Source data:
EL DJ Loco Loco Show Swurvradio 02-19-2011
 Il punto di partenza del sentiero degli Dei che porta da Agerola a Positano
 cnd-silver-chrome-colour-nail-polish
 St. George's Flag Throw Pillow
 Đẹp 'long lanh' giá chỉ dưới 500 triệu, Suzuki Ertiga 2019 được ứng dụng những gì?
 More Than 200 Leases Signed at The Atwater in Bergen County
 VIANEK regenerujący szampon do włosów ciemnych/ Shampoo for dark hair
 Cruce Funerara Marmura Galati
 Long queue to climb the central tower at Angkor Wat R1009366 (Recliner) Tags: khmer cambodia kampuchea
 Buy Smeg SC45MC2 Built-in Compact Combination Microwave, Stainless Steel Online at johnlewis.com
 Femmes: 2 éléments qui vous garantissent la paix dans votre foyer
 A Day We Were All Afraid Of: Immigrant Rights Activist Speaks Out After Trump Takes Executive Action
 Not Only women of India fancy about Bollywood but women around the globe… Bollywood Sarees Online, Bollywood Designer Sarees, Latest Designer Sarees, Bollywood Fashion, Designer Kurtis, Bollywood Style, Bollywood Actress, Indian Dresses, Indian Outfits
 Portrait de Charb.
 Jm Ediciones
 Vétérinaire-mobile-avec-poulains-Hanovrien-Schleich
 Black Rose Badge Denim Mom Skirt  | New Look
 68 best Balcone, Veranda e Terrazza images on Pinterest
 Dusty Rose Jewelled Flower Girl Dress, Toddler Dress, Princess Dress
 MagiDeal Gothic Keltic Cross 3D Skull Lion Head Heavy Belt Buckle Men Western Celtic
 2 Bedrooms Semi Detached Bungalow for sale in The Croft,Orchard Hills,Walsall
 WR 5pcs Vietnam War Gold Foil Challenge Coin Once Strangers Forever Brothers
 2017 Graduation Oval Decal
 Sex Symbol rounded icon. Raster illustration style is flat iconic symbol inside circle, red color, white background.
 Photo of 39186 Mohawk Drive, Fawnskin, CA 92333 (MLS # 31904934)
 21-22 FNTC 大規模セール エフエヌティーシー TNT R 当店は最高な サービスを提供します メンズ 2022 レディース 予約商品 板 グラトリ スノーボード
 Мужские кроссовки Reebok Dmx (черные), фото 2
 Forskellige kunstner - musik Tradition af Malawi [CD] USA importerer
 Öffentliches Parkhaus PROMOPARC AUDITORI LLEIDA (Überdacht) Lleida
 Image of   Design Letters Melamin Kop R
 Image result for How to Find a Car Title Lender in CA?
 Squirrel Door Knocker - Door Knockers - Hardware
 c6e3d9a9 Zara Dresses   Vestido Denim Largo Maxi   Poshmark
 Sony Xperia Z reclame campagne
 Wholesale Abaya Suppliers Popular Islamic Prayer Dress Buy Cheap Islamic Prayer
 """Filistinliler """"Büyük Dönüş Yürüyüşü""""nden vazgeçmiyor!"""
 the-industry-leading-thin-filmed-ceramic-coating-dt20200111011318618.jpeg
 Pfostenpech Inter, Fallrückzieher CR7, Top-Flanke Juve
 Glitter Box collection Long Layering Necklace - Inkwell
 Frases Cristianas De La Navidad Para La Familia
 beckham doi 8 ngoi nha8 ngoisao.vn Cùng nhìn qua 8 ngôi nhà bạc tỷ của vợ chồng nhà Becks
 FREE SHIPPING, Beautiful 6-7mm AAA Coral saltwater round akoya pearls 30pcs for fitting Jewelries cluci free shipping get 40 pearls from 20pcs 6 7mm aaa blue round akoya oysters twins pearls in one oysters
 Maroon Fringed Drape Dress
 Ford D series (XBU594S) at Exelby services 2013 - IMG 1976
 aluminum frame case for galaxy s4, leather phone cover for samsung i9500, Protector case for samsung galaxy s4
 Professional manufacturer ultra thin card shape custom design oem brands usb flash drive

Task to complete:
Starting with the first line of the entries, transcribe every line up to and including the one with "Femmes: 2 éléments".

Result of the exercise:
EL DJ Loco Loco Show Swurvradio 02-19-2011
 Il punto di partenza del sentiero degli Dei che porta da Agerola a Positano
 cnd-silver-chrome-colour-nail-polish
 St. George's Flag Throw Pillow
 Đẹp 'long lanh' giá chỉ dưới 500 triệu, Suzuki Ertiga 2019 được ứng dụng những gì?
 More Than 200 Leases Signed at The Atwater in Bergen County
 VIANEK regenerujący szampon do włosów ciemnych/ Shampoo for dark hair
 Cruce Funerara Marmura Galati
 Long queue to climb the central tower at Angkor Wat R1009366 (Recliner) Tags: khmer cambodia kampuchea
 Buy Smeg SC45MC2 Built-in Compact Combination Microwave, Stainless Steel Online at johnlewis.com
 Femmes: 2 éléments qui vous garantissent la paix dans votre foyer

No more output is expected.